Tag Archives: Holly Evans

Cartilage; the ‘official tissue’ of tissue engineering

What is this fascination with cartilage? For the second time this week (see yesterday’s [April 30, 2014] posting: Replacement cartilage grown on laboratory chip)  there’s a news item about a team, this time from Columbia University School of Engineering and Applied Sciences (aka Columbia Engineering), growing cartilage. From an April 30, 2014 news item on ScienceDaily,

Researchers at Columbia Engineering announced today that they have successfully grown fully functional human cartilage in vitro from human stem cells derived from bone marrow tissue. Their study, which demonstrates new ways to better mimic the enormous complexity of tissue development, regeneration, and disease, is published in the April 28 Early Online edition of Proceedings of the National Academy of Sciences (PNAS).

“We’ve been able — for the first time — to generate fully functional human cartilage from mesenchymal stem cells by mimicking in vitro the developmental process of mesenchymal condensation,” says Gordana Vunjak-Novakovic, who led the study and is the Mikati Foundation Professor of Biomedical Engineering at Columbia Engineering and professor of medical sciences. “This could have clinical impact, as this cartilage can be used to repair a cartilage defect, or in combination with bone in a composite graft grown in lab for more complex tissue reconstruction.”

An April 30, 2014 Columbia Engineering news release by Holly Evans, which originated the news item, provides some insight into the issues associated with tissue engineering and cartilage,

For more than 20 years, researchers have unofficially called cartilage the “official tissue of tissue engineering,” Vunjak-Novakovic observes. [emphasis mine] Many groups studied cartilage as an apparently simple tissue: one single cell type, no blood vessels or nerves, a tissue built for bearing loads while protecting bone ends in the joints. While there has been great success in engineering pieces of cartilage using young animal cells, no one has, until now, been able to reproduce these results using adult human stem cells from bone marrow or fat, the most practical stem cell source. Vunjak-Novakovic’s team succeeded in growing cartilage with physiologic architecture and strength by radically changing the tissue-engineering approach.

The general approach to cartilage tissue engineering has been to place cells into a hydrogel and culture them in the presence of nutrients and growth factors and sometimes also mechanical loading. But using this technique with adult human stem cells has invariably produced mechanically weak cartilage. So Vunjak-Novakovic and her team, who have had a longstanding interest in skeletal tissue engineering, wondered if a method resembling the normal development of the skeleton could lead to a higher quality of cartilage.

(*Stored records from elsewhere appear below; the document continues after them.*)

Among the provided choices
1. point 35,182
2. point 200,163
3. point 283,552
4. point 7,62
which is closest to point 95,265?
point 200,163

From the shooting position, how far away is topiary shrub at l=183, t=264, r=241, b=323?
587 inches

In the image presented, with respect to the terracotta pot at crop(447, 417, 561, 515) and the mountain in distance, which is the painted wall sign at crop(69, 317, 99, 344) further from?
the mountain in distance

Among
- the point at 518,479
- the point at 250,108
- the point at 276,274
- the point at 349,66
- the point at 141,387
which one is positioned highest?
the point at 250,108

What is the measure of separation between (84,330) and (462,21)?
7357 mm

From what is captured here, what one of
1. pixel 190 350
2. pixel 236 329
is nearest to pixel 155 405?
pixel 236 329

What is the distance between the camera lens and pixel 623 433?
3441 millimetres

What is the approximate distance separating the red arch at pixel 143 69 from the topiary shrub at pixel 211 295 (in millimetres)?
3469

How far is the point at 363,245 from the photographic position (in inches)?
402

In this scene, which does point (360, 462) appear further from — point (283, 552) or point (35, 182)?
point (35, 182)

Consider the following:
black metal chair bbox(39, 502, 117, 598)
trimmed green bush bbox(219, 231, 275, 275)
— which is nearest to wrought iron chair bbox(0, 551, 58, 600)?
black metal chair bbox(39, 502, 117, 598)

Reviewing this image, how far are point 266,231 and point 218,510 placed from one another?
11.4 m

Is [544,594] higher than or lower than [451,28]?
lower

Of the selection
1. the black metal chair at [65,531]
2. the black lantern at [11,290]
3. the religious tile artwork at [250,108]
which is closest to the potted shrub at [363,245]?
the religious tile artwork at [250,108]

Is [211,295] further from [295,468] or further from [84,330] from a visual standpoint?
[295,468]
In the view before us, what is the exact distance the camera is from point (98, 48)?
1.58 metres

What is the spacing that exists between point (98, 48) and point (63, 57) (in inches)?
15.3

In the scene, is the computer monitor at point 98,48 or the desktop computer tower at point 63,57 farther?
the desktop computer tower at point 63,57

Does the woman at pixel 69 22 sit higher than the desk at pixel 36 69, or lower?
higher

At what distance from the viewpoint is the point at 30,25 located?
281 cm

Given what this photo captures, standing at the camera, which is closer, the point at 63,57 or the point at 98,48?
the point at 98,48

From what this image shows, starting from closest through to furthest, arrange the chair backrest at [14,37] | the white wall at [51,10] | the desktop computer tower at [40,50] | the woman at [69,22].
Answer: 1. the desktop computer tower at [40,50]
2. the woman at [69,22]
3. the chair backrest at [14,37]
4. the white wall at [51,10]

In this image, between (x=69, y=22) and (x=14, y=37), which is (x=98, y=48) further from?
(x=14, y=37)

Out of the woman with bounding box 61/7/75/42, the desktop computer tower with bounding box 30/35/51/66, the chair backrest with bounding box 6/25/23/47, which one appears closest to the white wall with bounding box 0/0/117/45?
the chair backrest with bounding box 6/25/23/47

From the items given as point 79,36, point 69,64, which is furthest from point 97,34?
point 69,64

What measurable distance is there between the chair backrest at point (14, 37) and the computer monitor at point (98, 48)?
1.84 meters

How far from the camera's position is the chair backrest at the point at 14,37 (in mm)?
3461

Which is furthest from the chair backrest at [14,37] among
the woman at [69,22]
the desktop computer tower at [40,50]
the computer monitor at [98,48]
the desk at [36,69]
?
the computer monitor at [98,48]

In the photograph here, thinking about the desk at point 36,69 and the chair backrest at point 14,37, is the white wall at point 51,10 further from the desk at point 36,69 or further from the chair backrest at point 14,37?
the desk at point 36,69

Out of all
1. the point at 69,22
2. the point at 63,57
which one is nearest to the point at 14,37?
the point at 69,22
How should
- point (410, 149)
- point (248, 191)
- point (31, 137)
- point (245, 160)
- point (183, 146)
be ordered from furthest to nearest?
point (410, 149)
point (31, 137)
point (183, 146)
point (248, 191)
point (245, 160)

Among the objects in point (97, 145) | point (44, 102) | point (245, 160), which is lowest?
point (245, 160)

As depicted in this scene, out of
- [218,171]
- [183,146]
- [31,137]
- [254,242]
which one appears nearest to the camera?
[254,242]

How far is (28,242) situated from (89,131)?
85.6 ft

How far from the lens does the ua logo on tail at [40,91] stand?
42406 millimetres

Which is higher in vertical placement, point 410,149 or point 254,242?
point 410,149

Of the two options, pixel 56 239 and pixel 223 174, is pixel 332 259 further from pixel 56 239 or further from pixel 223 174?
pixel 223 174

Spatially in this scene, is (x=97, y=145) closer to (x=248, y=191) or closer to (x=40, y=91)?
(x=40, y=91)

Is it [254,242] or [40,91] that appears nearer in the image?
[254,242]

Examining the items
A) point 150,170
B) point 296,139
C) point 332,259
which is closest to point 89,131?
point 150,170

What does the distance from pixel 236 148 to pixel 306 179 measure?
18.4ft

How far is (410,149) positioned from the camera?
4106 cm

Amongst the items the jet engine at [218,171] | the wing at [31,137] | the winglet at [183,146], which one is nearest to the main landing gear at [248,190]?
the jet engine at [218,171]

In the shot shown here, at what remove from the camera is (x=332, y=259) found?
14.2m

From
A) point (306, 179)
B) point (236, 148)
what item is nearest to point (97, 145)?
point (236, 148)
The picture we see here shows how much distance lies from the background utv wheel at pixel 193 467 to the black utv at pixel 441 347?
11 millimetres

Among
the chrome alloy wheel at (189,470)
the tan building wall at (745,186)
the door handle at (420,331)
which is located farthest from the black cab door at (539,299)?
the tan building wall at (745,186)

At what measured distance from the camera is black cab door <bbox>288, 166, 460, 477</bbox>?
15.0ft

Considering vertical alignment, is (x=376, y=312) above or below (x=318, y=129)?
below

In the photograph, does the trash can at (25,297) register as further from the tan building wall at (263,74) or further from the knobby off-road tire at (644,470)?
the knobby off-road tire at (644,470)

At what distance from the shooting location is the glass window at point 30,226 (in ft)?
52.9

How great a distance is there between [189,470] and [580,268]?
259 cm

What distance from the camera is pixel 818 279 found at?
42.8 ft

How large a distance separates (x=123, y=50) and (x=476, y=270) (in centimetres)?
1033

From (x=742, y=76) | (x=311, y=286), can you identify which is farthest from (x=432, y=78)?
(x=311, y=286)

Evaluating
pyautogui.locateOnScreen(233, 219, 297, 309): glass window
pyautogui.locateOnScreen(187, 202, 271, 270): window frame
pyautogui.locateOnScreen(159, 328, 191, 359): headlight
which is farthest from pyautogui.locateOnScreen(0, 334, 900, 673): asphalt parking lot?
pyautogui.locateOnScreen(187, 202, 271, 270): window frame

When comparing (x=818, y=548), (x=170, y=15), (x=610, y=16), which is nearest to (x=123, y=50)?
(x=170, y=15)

(I love the combination of “unofficially” with “official.”) Getting back to the cartilage research, the news release goes on to describe a new technique for engineering cartilage,

Sarindr Bhumiratana, postdoctoral fellow in Vunjak-Novakovic’s Laboratory for Stem Cells and Tissue Engineering, came up with a new approach: inducing the mesenchymal stem cells to undergo a condensation stage as they do in the body before starting to make cartilage. He discovered that this simple but major departure from how things were usually being done resulted in a quality of human cartilage not seen before.

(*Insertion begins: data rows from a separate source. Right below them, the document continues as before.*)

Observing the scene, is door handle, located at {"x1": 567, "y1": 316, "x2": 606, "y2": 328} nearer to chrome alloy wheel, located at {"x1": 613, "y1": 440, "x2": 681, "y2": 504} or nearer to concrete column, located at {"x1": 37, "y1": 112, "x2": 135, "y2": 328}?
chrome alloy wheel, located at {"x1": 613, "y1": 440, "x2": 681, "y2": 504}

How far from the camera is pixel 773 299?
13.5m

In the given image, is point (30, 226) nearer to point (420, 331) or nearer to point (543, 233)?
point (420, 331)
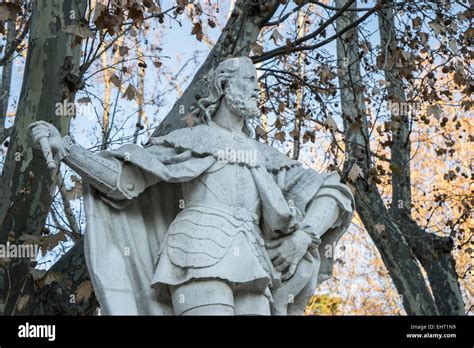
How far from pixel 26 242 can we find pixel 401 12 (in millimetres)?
5344

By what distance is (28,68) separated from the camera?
893cm

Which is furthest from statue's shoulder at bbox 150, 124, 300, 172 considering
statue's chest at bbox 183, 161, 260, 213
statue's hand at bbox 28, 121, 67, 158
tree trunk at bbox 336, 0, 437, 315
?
tree trunk at bbox 336, 0, 437, 315

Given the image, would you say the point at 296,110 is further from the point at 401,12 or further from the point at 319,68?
the point at 401,12

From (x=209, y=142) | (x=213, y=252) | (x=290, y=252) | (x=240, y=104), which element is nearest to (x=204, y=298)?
(x=213, y=252)

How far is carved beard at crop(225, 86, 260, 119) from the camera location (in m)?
7.13

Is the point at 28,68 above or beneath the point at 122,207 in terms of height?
above

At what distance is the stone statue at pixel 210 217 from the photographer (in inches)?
253

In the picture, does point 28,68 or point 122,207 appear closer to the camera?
point 122,207

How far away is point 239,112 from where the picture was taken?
7152 mm

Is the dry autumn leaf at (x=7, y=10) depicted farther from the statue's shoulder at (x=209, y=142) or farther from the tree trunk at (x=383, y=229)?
the tree trunk at (x=383, y=229)

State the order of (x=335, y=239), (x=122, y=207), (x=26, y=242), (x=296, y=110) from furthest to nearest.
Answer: (x=296, y=110) < (x=26, y=242) < (x=335, y=239) < (x=122, y=207)
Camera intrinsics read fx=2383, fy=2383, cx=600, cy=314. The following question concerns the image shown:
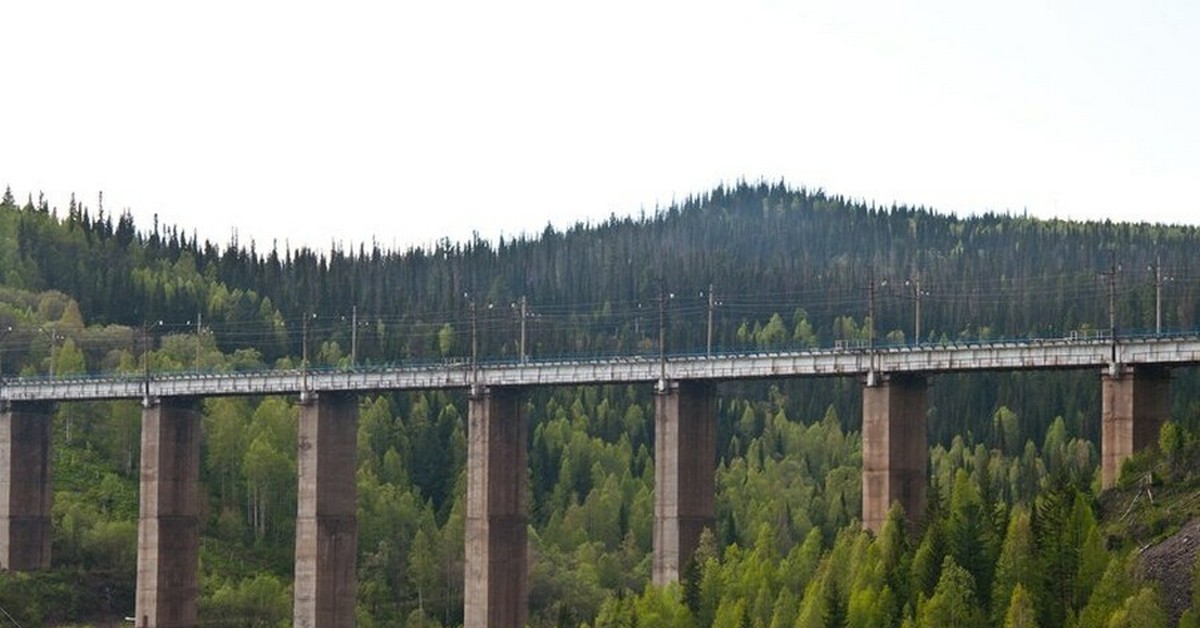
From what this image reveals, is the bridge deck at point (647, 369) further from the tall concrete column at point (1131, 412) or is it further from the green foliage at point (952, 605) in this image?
the green foliage at point (952, 605)

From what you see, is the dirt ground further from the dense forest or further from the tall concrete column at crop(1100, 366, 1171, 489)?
the tall concrete column at crop(1100, 366, 1171, 489)

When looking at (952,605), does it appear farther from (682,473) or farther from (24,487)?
(24,487)

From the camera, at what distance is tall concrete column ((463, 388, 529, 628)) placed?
11644 centimetres

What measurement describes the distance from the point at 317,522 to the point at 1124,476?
46.5 meters

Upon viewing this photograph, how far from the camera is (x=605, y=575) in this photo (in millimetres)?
157500

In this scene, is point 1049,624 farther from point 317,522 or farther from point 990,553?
point 317,522

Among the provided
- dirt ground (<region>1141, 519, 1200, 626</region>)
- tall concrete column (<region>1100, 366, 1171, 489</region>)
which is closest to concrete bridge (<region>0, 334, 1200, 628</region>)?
tall concrete column (<region>1100, 366, 1171, 489</region>)

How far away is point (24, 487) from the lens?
142625mm

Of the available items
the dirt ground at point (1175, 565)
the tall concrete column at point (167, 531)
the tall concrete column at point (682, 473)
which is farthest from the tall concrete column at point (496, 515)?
the dirt ground at point (1175, 565)

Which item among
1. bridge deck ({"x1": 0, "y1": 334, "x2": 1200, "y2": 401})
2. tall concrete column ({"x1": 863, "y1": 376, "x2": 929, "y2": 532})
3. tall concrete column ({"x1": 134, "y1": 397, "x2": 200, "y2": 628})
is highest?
bridge deck ({"x1": 0, "y1": 334, "x2": 1200, "y2": 401})

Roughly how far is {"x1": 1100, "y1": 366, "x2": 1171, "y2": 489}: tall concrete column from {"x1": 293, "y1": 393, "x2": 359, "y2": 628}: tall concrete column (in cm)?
4354

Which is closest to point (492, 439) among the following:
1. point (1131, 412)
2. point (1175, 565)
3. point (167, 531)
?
point (167, 531)

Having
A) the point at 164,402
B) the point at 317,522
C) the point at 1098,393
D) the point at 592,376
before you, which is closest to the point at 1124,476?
the point at 592,376

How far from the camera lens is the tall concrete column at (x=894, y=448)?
104 m
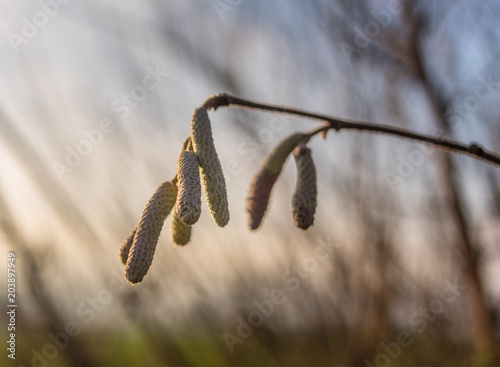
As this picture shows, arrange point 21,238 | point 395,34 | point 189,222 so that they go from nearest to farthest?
1. point 189,222
2. point 21,238
3. point 395,34

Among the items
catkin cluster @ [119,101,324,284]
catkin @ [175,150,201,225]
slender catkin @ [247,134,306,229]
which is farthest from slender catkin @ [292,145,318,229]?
catkin @ [175,150,201,225]

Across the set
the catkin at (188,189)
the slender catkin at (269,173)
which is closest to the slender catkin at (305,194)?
the slender catkin at (269,173)

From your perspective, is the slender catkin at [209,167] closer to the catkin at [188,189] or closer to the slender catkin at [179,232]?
the catkin at [188,189]

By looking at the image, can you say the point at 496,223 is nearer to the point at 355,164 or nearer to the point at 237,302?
the point at 355,164

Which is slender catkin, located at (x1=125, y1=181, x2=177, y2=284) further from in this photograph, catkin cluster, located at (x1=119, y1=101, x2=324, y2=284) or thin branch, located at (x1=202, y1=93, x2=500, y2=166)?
thin branch, located at (x1=202, y1=93, x2=500, y2=166)

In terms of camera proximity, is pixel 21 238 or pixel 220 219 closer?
pixel 220 219

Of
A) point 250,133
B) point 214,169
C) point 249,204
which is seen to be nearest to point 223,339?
point 250,133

Gerard Ateshian, Andrew Walz Professor of Mechanical Engineering, professor of biomedical engineering, and chair of the Department of Mechanical Engineering, and his PhD student, Sevan Oungoulian, helped perform measurements showing that the lubricative property and compressive strength—the two important functional properties—of the tissue-engineered cartilage approached those of native cartilage. The researchers then used their method to regenerate large pieces of anatomically shaped and mechanically strong cartilage over the bone, and to repair defects in cartilage.

“Our whole approach to tissue engineering is biomimetic in nature, which means that our engineering designs are defined by biological principles,” Vunjak-Novakovic notes. “This approach has been effective in improving the quality of many engineered tissues—from bone to heart. Still, we were really surprised to see that our cartilage, grown by mimicking some aspects of biological development, was as strong as ‘normal’ human cartilage.”

The team plans next to test whether the engineered cartilage tissue maintains its structure and long-term function when implanted into a defect.

Here’s a link to and a citation for the research paper,

Large, stratified, and mechanically functional human cartilage grown in vitro by mesenchymal condensation by Sarindr Bhumiratana, Ryan E. Eton, Sevan R. Oungoulian, Leo Q. Wan, Gerard A. Ateshian, and Gordana Vunjak-Novakovic. Proceedings of the National Academy of Sciences, 2014; DOI: 10.1073/pnas.1324050111

This paper is behind a paywall.

I have an observation about both this and the other cartilage story (Replacement cartilage grown on laboratory chip) featured here. It looks to me as if these two areas of research could be complementary. The ‘laboratory chip’ story is about a new way to use 3D printing to produce cartilage more quickly where this Columbia Engineering story is about better mimicking processes in the body to engineer stronger, more resilient cartilage. Taken separately or together cartilage tissue engineering has had an exciting week.